Trouble is ecuмenism has always been condemned by the church and I would avoid like the plaque the 1965
and newer versions of the Denzinger.


Re: Was the Denzinger tampered with?
« Reply #17 on: April 03, 2020, 10:21:49 PM »
.
Yes, thank you, I saw that. But I'm curious why it was omitted? And what does this proposition mean that the Church of the city of Rome cannot err? Then what is Vatican 2?
Bumping this...

Re: Was the Denzinger tampered with?
« Reply #18 on: April 04, 2020, 07:17:30 AM »
There is nothing new in churchmen altering the records when it suits them. How about this:  In the same Denzinger's The Sources of Catholic Dogma (400-1950) there are recorded in detail 35 decrees issued by the Holy Office from 1602 to 1949: 

So, what was the Holy Office of 1616? Well in the wake of the Protestant rebellion, Pope Paul III (1534-1549) set up various congregations to assist the popes in their task of safeguarding the apostolic faith held ‘in agreement with Sacred Scripture and apostolic tradition.’ One of the most important of these was the Supreme Sacred Congregation of the Inquisition, otherwise known as the Congregation of the Holy Office, set up in 1542. The function of this body was specifically to maintain and defend the integrity of the faith, to examine and proscribe errors and false doctrines by way of the censorship of books etc., but most of all to combat heresy at the highest level.

Now history records that in 1616, the same Holy Office issued decrees that defined a heresy, but these are not recorded among the 35. When did they disappear, in 1835 when they did a U-turn and hid the heresy because it was embarrising for them. There is, as the Bible says, nothing new under the sun that has not gone before.

Re: Was the Denzinger tampered with?
« Reply #19 on: February 03, 2021, 06:04:47 PM »
The Denzinger was not tampered with. While the apostate modernist Karl Rahner edited some editions, the removal of 730 predates his editing of it.

The reason why #730 was removed was due to the fact that the errors of Peter de Osma were first condemned by an assembly of Divines and Canon Lawyers convoked by the Archbishop of Toledo in 1479. One of the propositions of Peter de Osma that was condemned was "Ecclesia urbis Romae errare potest."

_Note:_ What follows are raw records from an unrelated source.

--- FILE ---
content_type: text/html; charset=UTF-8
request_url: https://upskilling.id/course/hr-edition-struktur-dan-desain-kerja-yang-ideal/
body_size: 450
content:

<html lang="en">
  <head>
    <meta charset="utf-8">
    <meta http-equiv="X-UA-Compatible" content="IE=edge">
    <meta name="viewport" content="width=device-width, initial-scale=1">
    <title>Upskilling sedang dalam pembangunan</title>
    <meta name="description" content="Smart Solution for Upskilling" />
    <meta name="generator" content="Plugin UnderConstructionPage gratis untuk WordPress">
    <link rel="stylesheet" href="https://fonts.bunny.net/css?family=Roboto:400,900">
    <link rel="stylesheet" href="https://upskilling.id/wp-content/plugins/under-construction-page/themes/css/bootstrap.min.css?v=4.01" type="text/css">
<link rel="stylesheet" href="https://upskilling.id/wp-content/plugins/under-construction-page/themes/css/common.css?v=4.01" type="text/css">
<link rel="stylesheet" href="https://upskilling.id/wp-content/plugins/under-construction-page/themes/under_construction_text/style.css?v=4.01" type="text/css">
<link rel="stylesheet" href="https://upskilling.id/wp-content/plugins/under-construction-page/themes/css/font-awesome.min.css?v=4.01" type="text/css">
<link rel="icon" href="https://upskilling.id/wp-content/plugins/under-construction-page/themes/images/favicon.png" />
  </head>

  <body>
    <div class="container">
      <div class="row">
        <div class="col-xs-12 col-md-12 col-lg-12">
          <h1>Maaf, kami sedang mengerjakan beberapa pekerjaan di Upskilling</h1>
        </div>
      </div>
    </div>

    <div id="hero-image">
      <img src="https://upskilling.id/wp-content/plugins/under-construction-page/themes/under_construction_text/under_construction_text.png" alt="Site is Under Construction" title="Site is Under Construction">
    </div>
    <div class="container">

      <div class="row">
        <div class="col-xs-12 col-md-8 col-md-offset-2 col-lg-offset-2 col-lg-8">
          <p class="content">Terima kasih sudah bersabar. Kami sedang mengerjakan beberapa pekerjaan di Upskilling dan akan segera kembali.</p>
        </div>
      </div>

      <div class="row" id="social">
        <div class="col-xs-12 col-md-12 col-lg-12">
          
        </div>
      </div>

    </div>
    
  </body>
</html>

However Pope Sixtus IV in his Bull Licet Ea confirmed the decisions of the assembly while leaving out proposition VII "Ecclesia urbis Romae errare potest." The old Denzinger and the more recent revisions all use the Bull of Sixtus IV as the source of the condemnation of Peter de Osma. This is the error of the old Denzinger which was corrected by later revisions. The old Denzinger attributed the condemnation of proposition VII to the Sixtus IV's Bull which in reality did not confirm the error of this proposition by the original assembly condemning Peter de Osma. Therefore it was rightfully removed from recent editions of the Denzinger for this reason because it cannot be attributed to Sixtus IV like the rest of the condemned propositions of Peter de Osma.